In assembling parts, the automobile industry has traditionally relied on nuts and bolts, self-tapping and self-threading screws, as well as self-drilling screws. These methods have some inherent difficulties. For example, problems arise when a threaded fastener, such as a bolt or nut, is attached to a part prior to passing the work station. A part may contain a pre-drilled hole or an installed nut or bolt. When that part is dipped and/or sprayed with a corrosion inhibiting material, such as Uniprime or other rust inhibiting coverings, this type of material adheres to one or more of the threads of the fastener and makes fastening extremely difficult and time consuming. Another example can be seen in rugs and sound insulation which have typically been installed with self-drilling fasteners. The fibrous nature of such material commonly causes the fastener to bind in the material and/or increase the drive torque necessary to install the fastener. This results in slowing of the assembly line and/or sloppy installation of the parts. Difficulty has also been encountered in installing self-threading fasteners to attach two parts together. If the holes are not sized properly and/or substantially aligned, then an assembly line worker cannot install the fasteners in the allotted time.
To solve the problem of corrosion inhibitor build-up, the prior art has focused on applying a removable mask coating, such as a preformed cap or tape material, to substantially all of the fastener threads. This has met with only limited success and has not proven to be as safe and cost effective as desired. In attempting to solve the problem of reducing installation drive torque, lubricating coatings such as wax, cadmium wax and the like, have been used with only limited success and safety. These coatings have typically been expensive, inconvenient to apply, and at time have utilized hazardous or toxic materials. Consequently, it has been necessary to search further for an economical and convenient way to reduce the drive torque incurred during a fastening operation, to drill through fibrous materials and to prevent the unwanted adherence of materials such as rust inhibiting coatings to at least selected portions of the fasteners.
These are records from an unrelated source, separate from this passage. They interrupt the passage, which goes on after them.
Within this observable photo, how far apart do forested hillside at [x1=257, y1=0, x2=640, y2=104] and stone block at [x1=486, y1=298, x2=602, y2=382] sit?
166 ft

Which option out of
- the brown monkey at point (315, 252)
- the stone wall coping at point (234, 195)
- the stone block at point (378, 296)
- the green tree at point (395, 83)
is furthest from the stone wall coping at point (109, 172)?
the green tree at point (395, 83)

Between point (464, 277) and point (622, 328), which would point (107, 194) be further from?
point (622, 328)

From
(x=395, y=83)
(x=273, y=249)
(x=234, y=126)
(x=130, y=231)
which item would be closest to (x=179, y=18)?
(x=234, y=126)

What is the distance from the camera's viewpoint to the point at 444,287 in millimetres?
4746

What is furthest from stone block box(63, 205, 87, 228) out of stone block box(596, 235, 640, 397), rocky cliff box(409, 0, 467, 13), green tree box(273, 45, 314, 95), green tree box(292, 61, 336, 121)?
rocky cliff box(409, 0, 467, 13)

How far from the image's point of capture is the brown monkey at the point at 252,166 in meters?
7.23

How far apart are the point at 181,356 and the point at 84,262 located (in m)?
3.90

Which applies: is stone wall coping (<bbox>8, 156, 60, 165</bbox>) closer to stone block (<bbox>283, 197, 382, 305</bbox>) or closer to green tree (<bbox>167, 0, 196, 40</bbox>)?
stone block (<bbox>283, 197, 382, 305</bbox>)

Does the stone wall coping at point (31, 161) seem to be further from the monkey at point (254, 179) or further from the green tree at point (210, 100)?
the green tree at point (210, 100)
It is therefore an object of the present invention to provide an improved coated threaded article or fastener and a method of using the same having a functional resin type material deposited onto the threads of the threaded article or fastener.
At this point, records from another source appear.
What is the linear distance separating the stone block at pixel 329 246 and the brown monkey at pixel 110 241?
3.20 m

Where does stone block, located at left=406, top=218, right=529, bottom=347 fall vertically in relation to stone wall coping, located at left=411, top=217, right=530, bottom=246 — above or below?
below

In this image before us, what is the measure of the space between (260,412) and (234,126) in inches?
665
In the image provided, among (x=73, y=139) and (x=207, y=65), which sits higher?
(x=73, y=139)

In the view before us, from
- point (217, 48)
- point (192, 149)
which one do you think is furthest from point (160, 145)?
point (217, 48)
A further object of the present invention is to provide an improved coated threaded article and method of using the threaded article wherein the article has an improved application or deposit of resin type material which is applied over a desired arcuate and vertical area of the threads of the article.
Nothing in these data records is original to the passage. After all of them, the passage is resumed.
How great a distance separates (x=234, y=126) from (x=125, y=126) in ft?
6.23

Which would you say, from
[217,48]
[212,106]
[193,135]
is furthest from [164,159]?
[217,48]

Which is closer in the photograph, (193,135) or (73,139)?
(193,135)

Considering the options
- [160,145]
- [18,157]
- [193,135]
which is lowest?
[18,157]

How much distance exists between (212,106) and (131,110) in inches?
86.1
A still further object of the invention is to provide a threaded article and method of use having improved definition of the resin type material which is applied over a desired arcuate and vertical area of the threads of the threaded article.
It is also an object of this invention is to provide a coated threaded article having a coating which protects, insulates or masks the threads from unwanted contamination or deposition of material thereon.